You can use indexing and slicing to access and obtain substrings of a string just like lists and tuples. str objects are immutable and you can’t modify a string after creating it.

For convenience, str objects have instance methods for spliting, joining, and modifying an existing string by creating new strings and lists of strings.

  • .replace(old, new): replaces a substring old with a new string new.
  • .split(sep): splits a string into a list of substrings using the separator sep. When used without an input, split(), or with split(None), the method will split a string on any whitespace character, e.g., new line, tab, spaces, etc.
  • .join([string1, string2, ...]): concatenate strings stored as a list or any other iterable using a delimeter string, e.g., " ".join(...) will join input list of strings with space as a delimeter (separator).

For more information on string methods, see official documentation.

Dictionaries

dict relies on unique keys to index, create, access, and update its values.

  • Create a new dictionary using curly braces, e.g., {} (empty dictionary), {key1: item1, key2: item2, ...}, or use dict(key1=value1, key2=value2, ...). The latter requires all keys to be strings, see below for another method with dict().
  • Keys must be hashable types. This means keys’ types should be immutable and should support hashing methods. int, tuple, and string are commonly used types for dictionary keys as they are immutable and support hashing.
Key 'name' 'occupation'
Value 'Bob' 'Builder'
  • If you have an iterator object with key-value pairs, e.g., a list of tuples [(key1, value1), (key2, value2), ...], you can use the iterator as an argument to the dict() constructor to create a new dictionary.
  • To add a new key-value pair to an existing dict, or modify a value of an already present key just assign the value to the key.
  • To access the values, use the key as an index to a dict object. If the key is not in the dictionary, you will get KeyError error.
  • Alternatively, use .get(key) instance method to get the value for a given key. If the key is not in a dictionary .get(key) returns None. Also, .get accepts an optional default value which is returned instead of None when the key is absent.
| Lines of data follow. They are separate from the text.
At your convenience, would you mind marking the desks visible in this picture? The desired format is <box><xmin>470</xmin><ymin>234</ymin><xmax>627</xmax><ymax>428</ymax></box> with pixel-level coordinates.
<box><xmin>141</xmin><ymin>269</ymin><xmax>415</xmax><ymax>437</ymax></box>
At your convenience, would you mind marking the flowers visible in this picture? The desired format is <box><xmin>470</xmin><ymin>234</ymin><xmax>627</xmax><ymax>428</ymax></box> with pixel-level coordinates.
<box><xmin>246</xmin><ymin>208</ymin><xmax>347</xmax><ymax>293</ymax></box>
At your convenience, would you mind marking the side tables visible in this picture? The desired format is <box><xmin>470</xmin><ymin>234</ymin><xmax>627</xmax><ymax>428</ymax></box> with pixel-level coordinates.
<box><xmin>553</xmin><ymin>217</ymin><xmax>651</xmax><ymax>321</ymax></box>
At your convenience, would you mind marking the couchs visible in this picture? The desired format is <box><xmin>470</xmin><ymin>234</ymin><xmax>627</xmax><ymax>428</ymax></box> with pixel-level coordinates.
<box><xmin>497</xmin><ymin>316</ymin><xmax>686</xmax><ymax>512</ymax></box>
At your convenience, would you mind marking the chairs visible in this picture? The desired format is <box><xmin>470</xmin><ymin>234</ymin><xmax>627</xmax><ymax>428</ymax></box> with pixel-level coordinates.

dict also allows access to their keys and values via instance methods:

  • .keys(): returns iterator containing dictionary’s keys,
  • .values(): returns iterator with the values, and
  • .items(): returns items iterator as key-value pairs.
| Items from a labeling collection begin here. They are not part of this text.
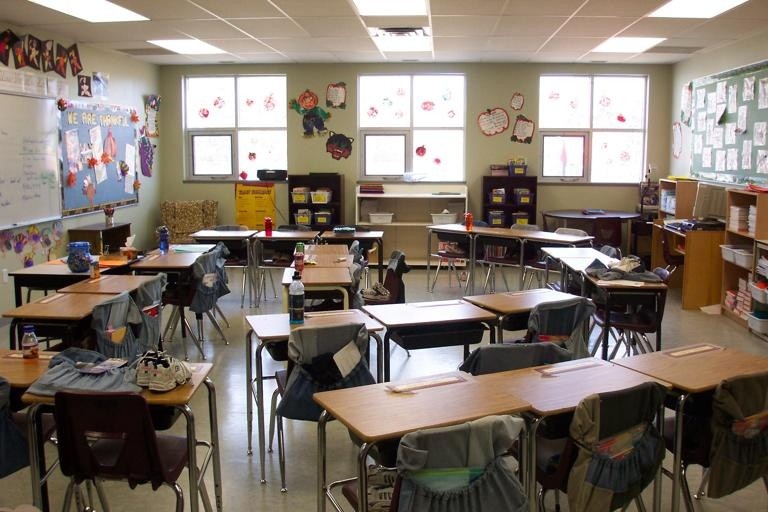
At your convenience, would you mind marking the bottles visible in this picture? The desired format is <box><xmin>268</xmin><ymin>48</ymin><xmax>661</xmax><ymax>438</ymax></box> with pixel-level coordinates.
<box><xmin>22</xmin><ymin>325</ymin><xmax>40</xmax><ymax>357</ymax></box>
<box><xmin>288</xmin><ymin>271</ymin><xmax>305</xmax><ymax>323</ymax></box>
<box><xmin>159</xmin><ymin>226</ymin><xmax>169</xmax><ymax>255</ymax></box>
<box><xmin>264</xmin><ymin>216</ymin><xmax>273</xmax><ymax>237</ymax></box>
<box><xmin>465</xmin><ymin>210</ymin><xmax>474</xmax><ymax>231</ymax></box>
Keys, values, and items can be easily converted to other iterator types. E.g., If you need to use indices or slices on the keys, values, or items, list(keys) produces (indexed) list of keys.

Sets

Sets are convenient and highly efficient for removing duplicates, joining and finding unique or shared items using set operations like union, intersection, and difference. Sets are also efficient when checking membership, i.e., when checking if the item is in the set, especially when working with large lists of items.

You may think of a set as a dictionary with only keys and no values.

  • Create a set with {item1, item2, ...} inside the curly barces. Alternatively, use set(iterable) to convert an iterable object with immutable items to a set object.
  • .add(item) adds an item to an existing set.
  • .update(iterable) add items from an iterable to an existing set.
  • first.union(another) concatenates (joins) two sets first and another. This creates a new set with unique items from the two sets.
  • .remove(item) deletes an item from a set.
  • .pop(item) pops the item from the set, i.e., removes the item from the set and returns it.
  • .clear() deletes all items from a set.

Membership Testing

You can test if a value or key is in (or not in) an iterable using in.

  • For str, list, tuple, and set, the in keyword tests whether a value is present in a collection.
  • For dict, in tests the keys in a dictionary.
  • To test dictionary values, you can use in together with dict.values or dict.items() methods.

Exercises

E1: Use slicing to obtain a new tuple with with every 2nd item of an original tuple excluding the last item. I.e., get a slice with ('apple', 'durian').

E2: Fix this code to hide the “word”.

  • In the below, s_new censors the word “Password” as well as the word “word”. Verify that by running the code.
  • Modify the replace command to censor only the “word” part.